Selected extract:
# An argument from a blog article of Terence Tao

Let $A_1, A_2, A_3, \ldots , A_m$ be positive semi-definite Hermitian matrices and then consider the polynomial $p(z,z_1,z_2,\ldots,z_m) = \det(z+z_1A_1 + z_2A_2 + \cdots+z_mA_m)$

Now Tao argues that if $z,z_1,z_2,\ldots,z_m$ have a positive imaginary part then the "skew-adjoint part" (what is this?) of $z+z_1A_1 + z_2A_2 + \cdots+z_mA_m$ is strictly positive definite and hence the quadratic form $\operatorname{Im} [ \langle (z+z_1A_1 + z_2A_2 + \cdots+z_mA_m)v, v \rangle ]$ is non-degenerate and hence it follows that $z+z_1A_1 + z_2A_2 + \cdots+z_mA_m$ is non-singular.

Can someone kindly help understand what happened here?

• try it for 2 by 2 matrices with $m=1$ and then $m=2.$ – Will Jagy Nov 8 '14 at 19:42

For a matrix $X$ over $\mathbb{C}$, we can write $X = \frac{1}{2}(X + X^\dagger) + \frac{1}{2}(X - X^\dagger)$ with the first term self-adjoint and the second term skew-adjoint. Put $A = z + z_1 A_1 + \cdots + z_n A_n$, so that $p = \det A$. Then $$A^\dagger = \bar{z} + \bar{z_1} A_1 + \cdots + \bar{z}_m A_m,$$ and so $$\frac{1}{2}(A - A^\dagger) = \text{Im }z+ (\text{Im }z_1) A_1 + \cdots + (\text{Im } z_m)A_m,$$ which is clearly strictly positive-definite.

Data extract:
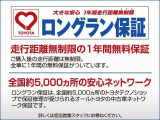 トヨタロングラン保証では、メーカー、年式問わず1年間、走行距離無制限で保証いたします。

Your objective:
Answer these questions about the forum thread on Tao's determinant argument:
(a) What kind of matrices are $A_1, A_2, \ldots, A_m$ said to be?
(b) What does the comment from Will Jagy suggest trying?
(c) When a matrix $X$ over $\mathbb{C}$ is split into two terms, which term is self-adjoint?

Final answer:
(a) They are positive semi-definite Hermitian matrices.
(b) It suggests trying it for 2 by 2 matrices with $m=1$ and then $m=2$.
(c) The first term, $\frac{1}{2}(X + X^\dagger)$, is self-adjoint.